Comme pour Sisyphus, la réalisation de la pochette a été confiée à Gilles Estines. Nous retrouvons, encore, un vortex qui cette fois sort des eaux troubles d’un fjord avec deux corbeaux. Je laisse les explications potentielles aux adeptes du symbolisme. D’un point de vue, très personnel, je trouve que les deux vortex des pochettes s’associent presque comme deux pièces d’un puzzle. En tout cas, en cette période de confinement, sans concert, cet EP est comme un petit cadeau très agréable et sympathique qui démontre à ceux qui en douteraient le potentiel musical des musiciens et qui pose 7 Weeks comme une valeur sûre d’un rock intransigeant et sans complexe. Le titre du disque nous invite également à nous questionner sur les suites de cette pandémie et de son impact sur l’ensemble de la société et évidemment sur le monde du spectacle et de la culture.
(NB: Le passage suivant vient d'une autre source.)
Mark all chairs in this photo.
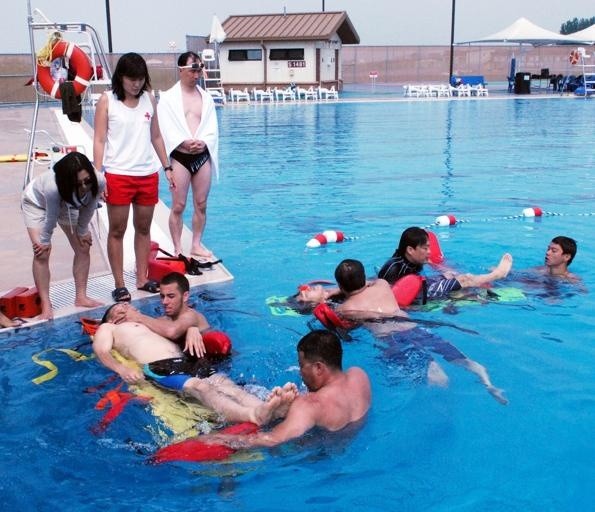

Et après ? Jacques Brel hurlait « Au suivant », qu’est-ce que sera le prochain ? On pourrait se faire une variation à la Quicksilver Messenger Service en mode QQOQCP. Le prochain quoi ? Si c’est du Monde de demain, il commence aujourd’hui, même si je soupçonne qu’il a probablement déjà commencé hier. Je vous laisse à vos réflexions, je ramasse les copies dans 4 heures.